In 3D geometry, we explore shapes and constructs in space defined by three dimensions: length, width, and height. Each point in this space is designated by three coordinates. Three-dimensional geometry allows us to perform an array of operations, crucial for both theoretical mathematics and practical applications.

• Visual Representation: Visualizing points, lines, and planes becomes significant when dealing with three-dimensional space.
• Distances: Unlike 2D, where distances are limited to horizontal or vertical, in 3D, distances account for depth alongside traditional length and width.

For this specific task, 3D geometry simplifies our distance-finding operation. By only dealing with changes along the respective axis (i.e., x-axis, y-axis, or z-axis), calculations are much more manageable without delving into complex formulas.

A plane in mathematics is a flat, two-dimensional surface extending infinitely in 3D space. To fully understand the problem involving calculating the distance from a point to a plane, one must grasp plane equations and properties. In our instance, planes are showcased with equations like \(x=3\), \(y=-5\), and \(z=-1\). Knowing these will help determine their orientation and behavior in space.

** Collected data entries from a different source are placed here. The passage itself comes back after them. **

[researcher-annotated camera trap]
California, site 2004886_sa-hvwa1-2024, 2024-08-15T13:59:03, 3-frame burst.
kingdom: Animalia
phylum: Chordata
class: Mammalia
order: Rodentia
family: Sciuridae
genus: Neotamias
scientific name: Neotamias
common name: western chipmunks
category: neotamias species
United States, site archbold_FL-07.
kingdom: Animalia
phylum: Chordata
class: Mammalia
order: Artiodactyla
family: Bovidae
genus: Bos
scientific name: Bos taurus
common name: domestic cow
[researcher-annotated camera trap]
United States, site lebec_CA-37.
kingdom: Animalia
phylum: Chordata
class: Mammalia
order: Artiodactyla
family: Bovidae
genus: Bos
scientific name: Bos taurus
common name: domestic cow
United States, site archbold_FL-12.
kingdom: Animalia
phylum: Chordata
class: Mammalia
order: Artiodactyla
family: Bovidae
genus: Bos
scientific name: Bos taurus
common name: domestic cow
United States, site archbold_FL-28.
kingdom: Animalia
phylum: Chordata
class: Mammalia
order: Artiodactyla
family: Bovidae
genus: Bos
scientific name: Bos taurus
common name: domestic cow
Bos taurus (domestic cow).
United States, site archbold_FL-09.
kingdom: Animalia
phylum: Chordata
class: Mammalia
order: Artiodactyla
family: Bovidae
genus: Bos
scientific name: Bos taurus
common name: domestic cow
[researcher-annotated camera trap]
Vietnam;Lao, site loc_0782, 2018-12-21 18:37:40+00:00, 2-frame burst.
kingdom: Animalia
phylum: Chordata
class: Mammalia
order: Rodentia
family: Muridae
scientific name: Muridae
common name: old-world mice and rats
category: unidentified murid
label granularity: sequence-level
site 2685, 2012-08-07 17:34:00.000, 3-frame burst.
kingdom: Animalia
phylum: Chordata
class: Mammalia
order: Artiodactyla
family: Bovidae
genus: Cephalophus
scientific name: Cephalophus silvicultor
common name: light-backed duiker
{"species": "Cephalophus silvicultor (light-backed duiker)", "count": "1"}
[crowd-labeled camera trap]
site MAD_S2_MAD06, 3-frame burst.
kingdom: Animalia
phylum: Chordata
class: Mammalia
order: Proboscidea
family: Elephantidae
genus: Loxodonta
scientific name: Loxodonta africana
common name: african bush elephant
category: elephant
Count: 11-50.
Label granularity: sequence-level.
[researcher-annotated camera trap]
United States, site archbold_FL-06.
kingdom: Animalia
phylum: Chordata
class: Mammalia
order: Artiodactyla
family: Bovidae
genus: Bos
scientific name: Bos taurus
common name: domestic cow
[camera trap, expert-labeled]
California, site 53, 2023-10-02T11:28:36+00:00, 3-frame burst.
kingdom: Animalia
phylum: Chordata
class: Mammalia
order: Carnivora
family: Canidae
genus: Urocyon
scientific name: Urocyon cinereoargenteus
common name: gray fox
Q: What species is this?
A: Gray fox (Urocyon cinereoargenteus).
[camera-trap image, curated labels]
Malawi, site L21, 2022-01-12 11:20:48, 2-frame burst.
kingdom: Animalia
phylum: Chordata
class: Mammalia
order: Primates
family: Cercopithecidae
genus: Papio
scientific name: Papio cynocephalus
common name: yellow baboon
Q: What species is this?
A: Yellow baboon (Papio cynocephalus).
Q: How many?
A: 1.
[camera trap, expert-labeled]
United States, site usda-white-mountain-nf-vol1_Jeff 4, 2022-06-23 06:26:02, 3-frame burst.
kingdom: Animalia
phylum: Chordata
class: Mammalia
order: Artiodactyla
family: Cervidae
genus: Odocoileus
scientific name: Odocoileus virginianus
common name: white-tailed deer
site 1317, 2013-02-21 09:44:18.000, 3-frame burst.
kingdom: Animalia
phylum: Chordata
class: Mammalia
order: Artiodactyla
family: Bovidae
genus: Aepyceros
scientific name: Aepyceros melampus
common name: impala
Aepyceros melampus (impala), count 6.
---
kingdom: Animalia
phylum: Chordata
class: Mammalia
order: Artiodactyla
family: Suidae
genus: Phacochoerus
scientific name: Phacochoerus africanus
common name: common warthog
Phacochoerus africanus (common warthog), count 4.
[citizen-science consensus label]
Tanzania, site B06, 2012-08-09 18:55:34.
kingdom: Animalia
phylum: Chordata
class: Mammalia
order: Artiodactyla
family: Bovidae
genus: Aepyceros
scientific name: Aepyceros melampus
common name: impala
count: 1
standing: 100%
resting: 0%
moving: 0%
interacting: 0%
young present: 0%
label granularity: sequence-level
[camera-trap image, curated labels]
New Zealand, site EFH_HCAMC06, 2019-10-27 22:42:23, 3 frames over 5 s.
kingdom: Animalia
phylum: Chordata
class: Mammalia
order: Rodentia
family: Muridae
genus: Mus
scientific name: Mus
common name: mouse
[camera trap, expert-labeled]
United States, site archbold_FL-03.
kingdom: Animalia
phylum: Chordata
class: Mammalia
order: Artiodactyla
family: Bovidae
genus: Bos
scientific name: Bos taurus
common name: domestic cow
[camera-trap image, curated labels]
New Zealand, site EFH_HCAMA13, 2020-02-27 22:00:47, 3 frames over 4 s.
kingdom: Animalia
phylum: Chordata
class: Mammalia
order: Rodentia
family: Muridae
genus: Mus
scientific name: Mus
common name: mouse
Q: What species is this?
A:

• Standard forms: When a plane is written as \(x = c\), it represents all points for any y and z, but with a fixed x-value.
• Parallelism: Planes are always parallel to the axis that isn't in their equation. For instance, the plane \(x=3\) is parallel to the yz-plane.

Understanding these concepts makes the task of finding a perpendicular distance less challenging.With plane equations, you can quickly determine positions and distances in 3D by applying simple subtraction and absolute values in the given dimension.